▶ _The problem_: For every line in the records below that holds "site", make a copy.

START Records for the exercise

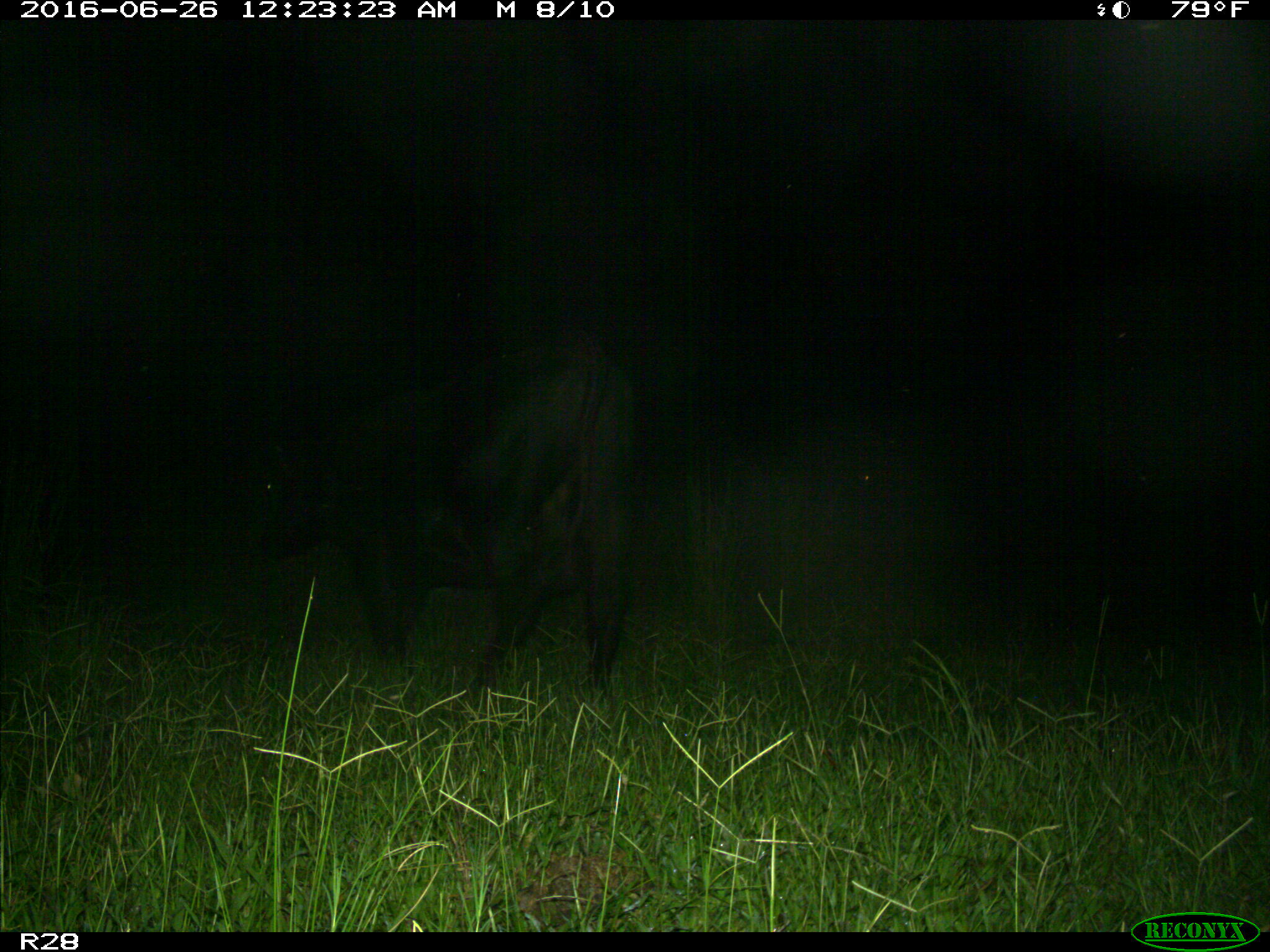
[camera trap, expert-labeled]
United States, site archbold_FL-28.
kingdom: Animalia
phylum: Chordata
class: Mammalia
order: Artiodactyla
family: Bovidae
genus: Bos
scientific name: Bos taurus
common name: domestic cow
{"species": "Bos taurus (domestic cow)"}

END Records for the exercise
START Records for the exercise

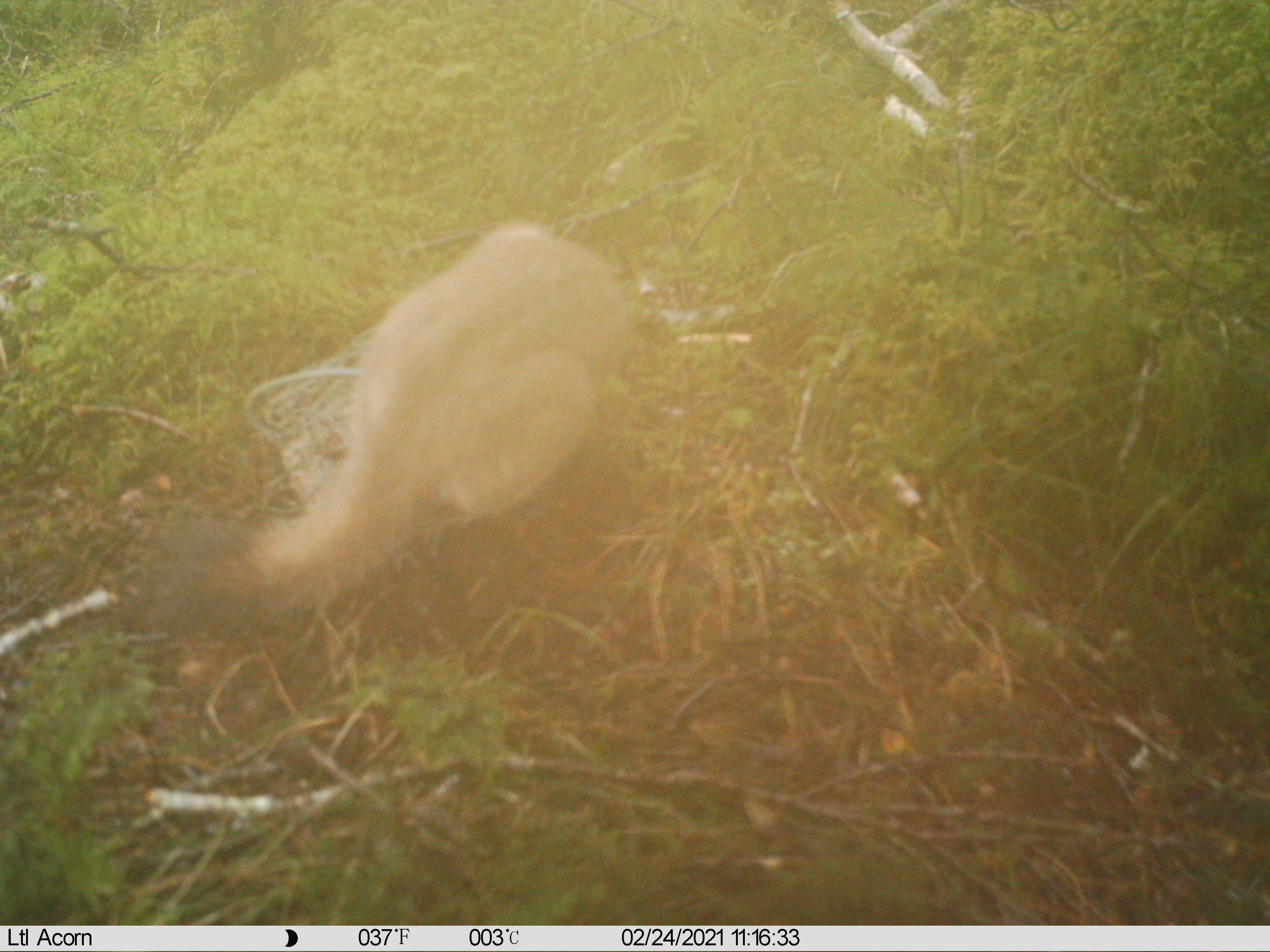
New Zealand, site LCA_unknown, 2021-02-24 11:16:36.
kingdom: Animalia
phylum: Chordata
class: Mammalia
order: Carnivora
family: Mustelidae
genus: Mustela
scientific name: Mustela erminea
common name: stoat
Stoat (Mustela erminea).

END Records for the exercise

▶ _Reply_:
United States, site archbold_FL-28.
New Zealand, site LCA_unknown, 2021-02-24 11:16:36.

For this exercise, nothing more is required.